My
earliest memories were of her sending my sister Mary and me to pick blueberries
up a mountain path in New Hampshire, and of her raking snow off our second story
window sill to make ice dessert by putting milk and sugar on the snow.
Annie Abraham came to New Hampshire from Lebanon and got a job in the cotton mills
and lived with her family who came before her. Her name in Lebanese is "Hunnie."
I guess the closest English equivalent would be Hannah, like Hannah from Savannah.
A year after moving South, we moved to the farm on Hopkins Street where Derenne
School now sits. Our farm was a truck farm or vegetable farm. We raised all kinds
of vegetables which my father sold to the stores and wholesale produce houses.
This was hard work and it was year round. If it wasn't for momma, we never would
have made it. Talk about pioneer women! She worked in the fields, gathered produce,
cut wood, milked cows, fed the chickens, made clothes and cooked, besides her
regular work. Boy! Could she cook! She could not read or write but somebody
had to borrow her recipes. Otherwise how else could you account for all those
"Near and Middle East" recipes in the papers the young-uns are discovering
now. And when she starts baking bread and pastries; she would drive the natives
crazy. The neighbors on each side of us had a well-worn path through our gardens
and tall grass to our back door. Momma never turned anyone away. We were
poor but we were rich. The house was cold in winter, but we were warm because
of momma. Momma taught my sister to cook and she in turn taught her daughters.
They say that a craftsman's work bears testimony to him. Momma was not only a
craftsman, but an artist and her daughter and grand-daughters pay tribute to her
in their own handwork. For seven years we lived in a shanty house that
would be condemned today. I was describing to someone this house the other day.
I invited that person to go with me for a Sunday drive and we went as far as Springfield
and I didn't find one house that would match ours for its deplorable condition.
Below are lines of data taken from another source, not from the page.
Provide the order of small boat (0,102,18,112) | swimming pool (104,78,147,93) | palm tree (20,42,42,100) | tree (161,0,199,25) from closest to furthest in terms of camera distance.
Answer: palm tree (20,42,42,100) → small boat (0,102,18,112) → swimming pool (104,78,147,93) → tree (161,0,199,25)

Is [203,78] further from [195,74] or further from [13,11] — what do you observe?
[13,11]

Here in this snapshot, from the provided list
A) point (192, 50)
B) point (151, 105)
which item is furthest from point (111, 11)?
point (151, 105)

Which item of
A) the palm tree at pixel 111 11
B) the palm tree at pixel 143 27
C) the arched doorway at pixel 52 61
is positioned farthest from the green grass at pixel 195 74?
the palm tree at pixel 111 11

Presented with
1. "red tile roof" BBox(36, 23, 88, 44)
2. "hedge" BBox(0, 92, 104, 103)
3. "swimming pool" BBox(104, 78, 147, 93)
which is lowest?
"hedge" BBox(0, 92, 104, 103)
It leaked all over; it had no inside walls except for single walled partitions
and no ceilings. There was one inside door and the outside doors were all barn
doors. The heat was provided by a wood stove and a fireplace. We studied by the
fireplace and a kerosene lamp. And the plumbing - that consisted of a shallow
well pump in the back yard; a bucket of water on the back porch with a wash basin
and a one hole "John" through the back gate and down the path. A #3
tub by the kitchen stove was our "Jacuzzi" and momma made all this a
home for us. Momma made yogurt, cheese, butter and bread. She prepared
meals from produce too ripe or too large to be sold. She sent us off to school,
sometimes after feeding us a bowl of rice cooked with milk and syrup. Sometimes
for a treat, we got raisins in it. Daddy brought home only the necessary
items we did not raise - flour, rice, salt, pepper, spices, olives, raisins, olive
oil and sometimes a special treat of hot dogs or stew beef, round steak or candy.
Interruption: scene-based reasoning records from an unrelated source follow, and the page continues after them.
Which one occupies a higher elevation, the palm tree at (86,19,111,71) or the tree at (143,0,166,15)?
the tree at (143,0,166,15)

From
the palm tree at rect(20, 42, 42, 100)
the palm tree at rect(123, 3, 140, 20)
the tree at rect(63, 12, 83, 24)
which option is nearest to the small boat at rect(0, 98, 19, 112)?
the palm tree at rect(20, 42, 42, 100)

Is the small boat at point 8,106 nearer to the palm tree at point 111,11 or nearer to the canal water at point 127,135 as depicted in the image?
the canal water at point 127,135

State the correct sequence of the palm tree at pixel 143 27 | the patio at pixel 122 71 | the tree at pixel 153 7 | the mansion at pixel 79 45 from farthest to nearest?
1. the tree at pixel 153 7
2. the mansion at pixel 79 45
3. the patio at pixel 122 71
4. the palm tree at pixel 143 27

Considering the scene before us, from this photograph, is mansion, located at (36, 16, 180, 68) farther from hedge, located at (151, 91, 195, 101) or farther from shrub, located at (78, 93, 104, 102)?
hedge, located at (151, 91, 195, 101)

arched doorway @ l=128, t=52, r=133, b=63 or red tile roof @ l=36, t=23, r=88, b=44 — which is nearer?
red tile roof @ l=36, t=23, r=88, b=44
We raised our own cane for syrup and a sheep or two, like people who raised
a hog or two to butcher in the fall, however, we butchered in the spring. It was
"hog killing" and momma would prepare all kinds of goodies from every
part of the sheep. And the other Lebanese families and relatives were
invited, and there would be a feast and laughter and singing and dancing and we
would sit up past midnight outside under the stars because there was no room inside
and the men had their arrak and hors d'ouvres and kibbi and they told us kids
stories about Lebanese and Arab heroes and about Untur and his horse.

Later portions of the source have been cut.